DATA FOR THIS TASK Block Start
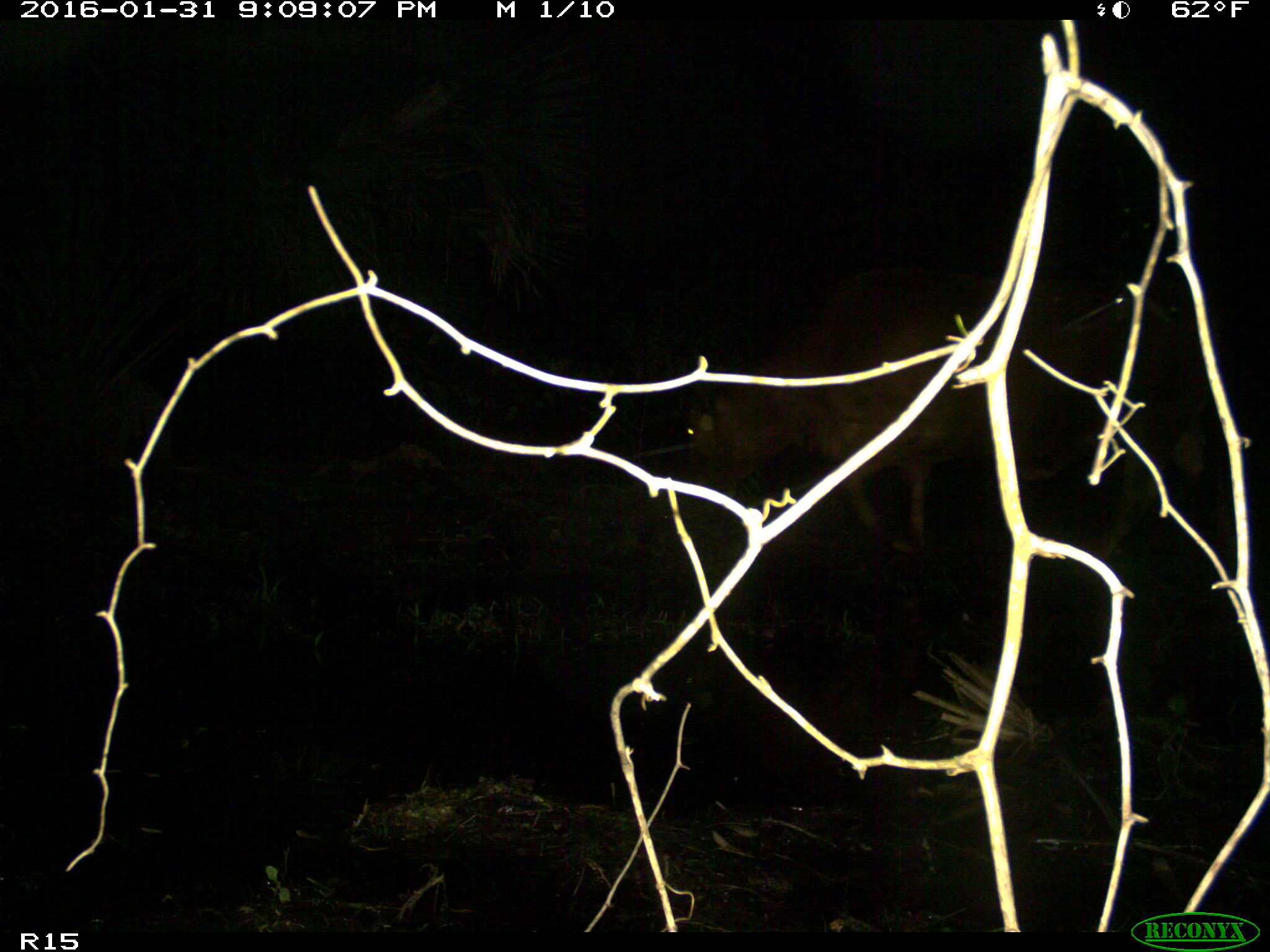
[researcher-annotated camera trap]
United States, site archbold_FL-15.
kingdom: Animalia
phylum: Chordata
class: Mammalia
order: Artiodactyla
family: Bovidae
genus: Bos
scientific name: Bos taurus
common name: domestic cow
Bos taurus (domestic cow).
DATA FOR THIS TASK Block End
### WORK ITEM:
Drop the pictures and reproduce the rest of the entries above exactly.

### EXERCISE OUTPUT:
[researcher-annotated camera trap]
United States, site archbold_FL-15.
kingdom: Animalia
phylum: Chordata
class: Mammalia
order: Artiodactyla
family: Bovidae
genus: Bos
scientific name: Bos taurus
common name: domestic cow
Bos taurus (domestic cow).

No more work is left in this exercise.